Revolvo o desassossego do verbo verde de ti,
a taça aberta desta rua tão vazia,
a melancolia suspensa por molas no estendal da agonia.

Aspiro, sorvendo, o hálito liquefeito e condensado
das rosas desfolhadas p’la manhã,
da tua voz incendiada ao meu ouvido,
o rouco do cigarro, o bafo morno e conhecido.

Ilumino-me no sobrenatural da luz incandescente,
a avolumar de anjos brancos a crista da onda.

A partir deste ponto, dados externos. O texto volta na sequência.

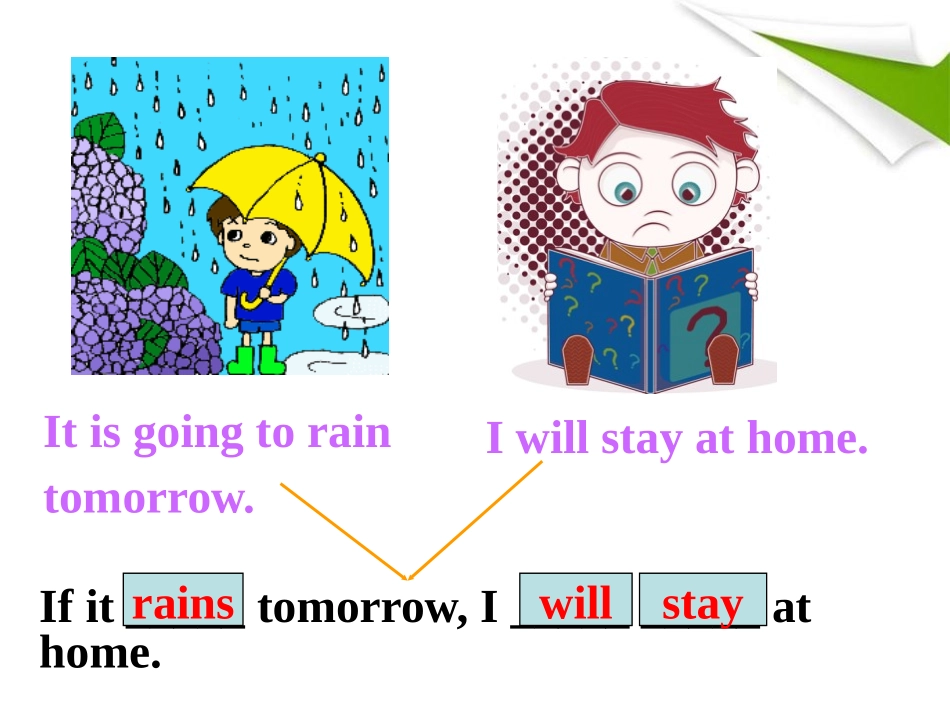 It is going to rain tomorrow.

I will stay at home.

If it rains tomorrow, I will stay at home.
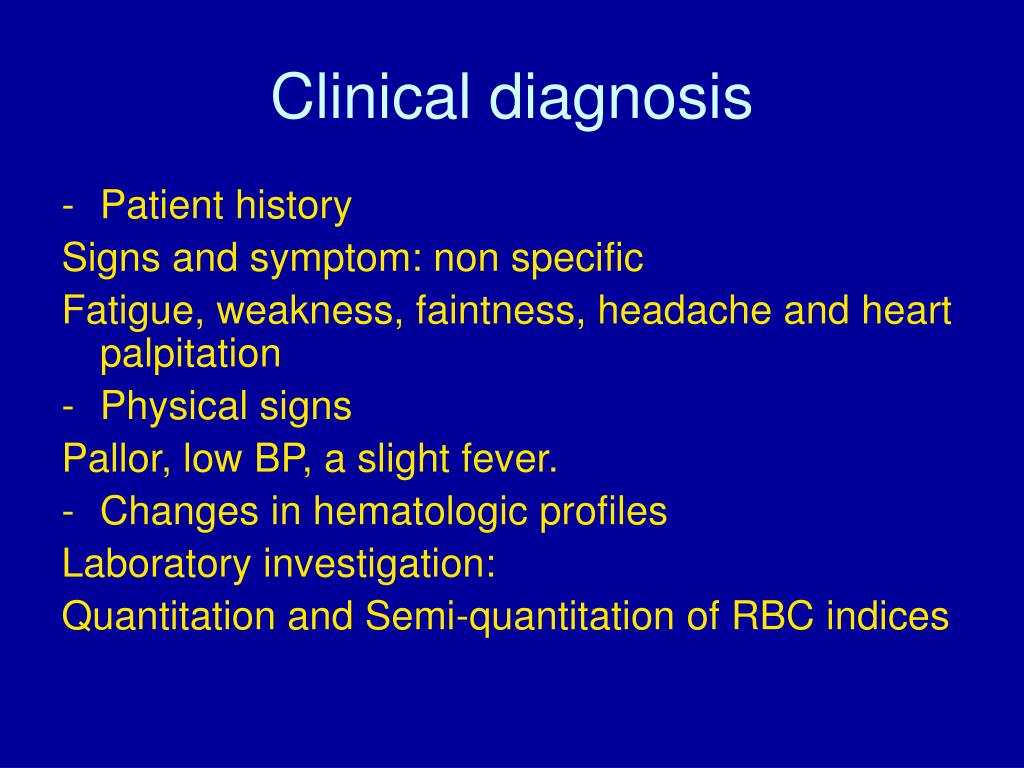 Clinical diagnosis

- Patient history

Signs and symptom: non specific

Fatigue, weakness, faintness, headache and heart palpitation

- Physical signs

Pallor, low BP, a slight fever.

- Changes in hematologic profiles

Laboratory investigation:

Quantitation and Semi-quantitation of RBC indices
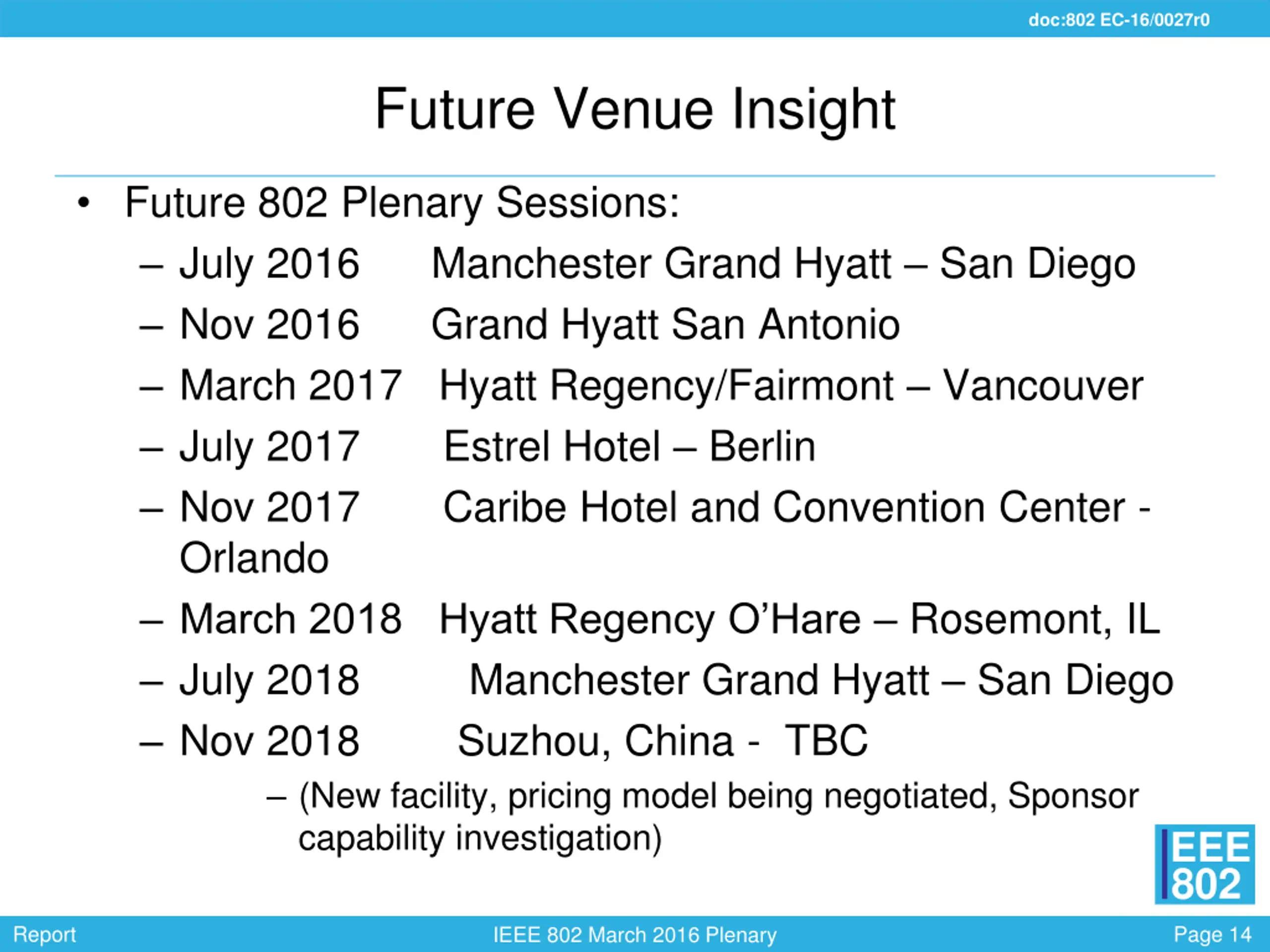 doc:802 EC-16/0027r0

Future Venue Insight

• Future 802 Plenary Sessions:
– July 2016 Manchester Grand Hyatt – San Diego
– Nov 2016 Grand Hyatt San Antonio
– March 2017 Hyatt Regency/Fairmont – Vancouver
– July 2017 Estrel Hotel – Berlin
– Nov 2017 Caribe Hotel and Convention Center - Orlando
– March 2018 Hyatt Regency O'Hare – Rosemont, IL
– July 2018 Manchester Grand Hyatt – San Diego
– Nov 2018 Suzhou, China - TBC
– (New facility, pricing model being negotiated, Sponsor capability investigation)

IEEE 802

Report IEEE 802 March 2016 Plenary Page 14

Desenho-te asas que não te pesem, que não te domem
para que, sobre os meus passos corredios,
na leveza do abstracto que se eleva do teu mar,
me venhas tomar, e me possuas, na carne e na alma,
com a fúria fogosa que acorda a sensualidade desmedida
em luas espantadas no meu peito.

Estico o corpo, alongo o passo em movimento,
numa vã tentativa de romper a inércia das asas de borboleta
suspensas na cera aguada das fragas, em melaço tremeluzente.

Grito o teu nome, sibilado ao vento que passa,
letra a letra, letra a letra … ternamente…

Clamo o fermento do teu cheiro de silvado, enceto o gesto,
recolho o fruto maduro e suculento que deposito
sobre cama de vime, no talco branco das águas.

Na voluptuosidade da loucura, sacudo os cabelos soltos dos astros,
arrebato as veias abertas do teu verso,
por onde corro livre e nua, para que,
e sem que te dês conta, sem que te reconheças e te impeças,
avances.

Agora, amado, somos tão-somente pedras cruas de calçada,
dispostas lado a lado, na frialdade da rua.